[Page]
--- START ---
While self-regulated learning is best described as a cyclical self-correcting process, calibration is more aptly 
described as a learner’s self-reflection on that process. What is less clear is how this manner of self-reflection (i.e., 
calibration) influences self-regulated learning during an actual test setting. One might assume that well calibrated 
test-takers (i.e., those better able to monitor their knowledge while taking a test) outperform less calibrated learners. 
However, there is little empirical evidence to support this proposition (Stone, 2000). 

1.1 Metacognitive Monitoring 

Arriving at a confidence judgment pertaining to one’s own knowledge is one of many metacognitive monitoring 
processes (Nelson & Narens, 1990; Nelson, 1999). But how important is that process when arriving at a correct 
answer choice? Consider the test-question, “What is the capitol of New Mexico?” Consider also that the retrieved 
response to that question is an incorrect response, “Mexico City”, (the cognitive element) and that the learner reports 
an extremely high confidence level, “100% confident”, that their answer was correct (the metacognitive element). In 
this example both the cognitive (Mexico City) and the metacognitive (100% confidence) elements are erroneous. 
That is, the information retrieved from memory (Mexico City) does not correspond with the correct answer (Santa 
Fe), and the metacognitive judgment (100% certainty) is directly opposed to the test outcome (incorrect response). 
This is a case where metacognitive monitoring failed to detect, consider and correct an initial incorrect response. 
More importantly, this may be an instance where the failure to monitor one’s knowledge draws a learner toward an 
erroneous response to the test question. 

Gaskins, Dunn, Forte, Wood, and Riley (1996) found that students who express a high level of certainty in their test 
answers did not utilize strategies that might support the further consideration, and the possible correction, of their 
answer. It appears that students must feel a certain degree of uncertainty; otherwise, they are less likely to engage in 
metacognitive control strategies such as moving on to another question to conserve on allotted test-taking time, or 
using a prior-learned mnemonic device to more effectively retrieve the correct answer (Flannelly, 2001). Less is 
known about students who are uncertain about their test knowledge.
--- END ---
[Data segment]
--- START ---
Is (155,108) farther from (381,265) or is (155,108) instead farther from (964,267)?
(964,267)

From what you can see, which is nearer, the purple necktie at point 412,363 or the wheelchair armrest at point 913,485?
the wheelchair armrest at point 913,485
--- END ---
[Requirement A]
Translate this sentence from the passage on metacognitive monitoring into Spanish: "This is a case where metacognitive monitoring failed to detect, consider and correct an initial incorrect response."
[Requirement B]
In the passage on metacognitive monitoring, what confidence level does the learner in the test-question example report?

[Correct answer A]
Este es un caso en el que la monitorización metacognitiva no logró detectar, considerar ni corregir una respuesta inicial incorrecta.

[Correct answer B]
100% confident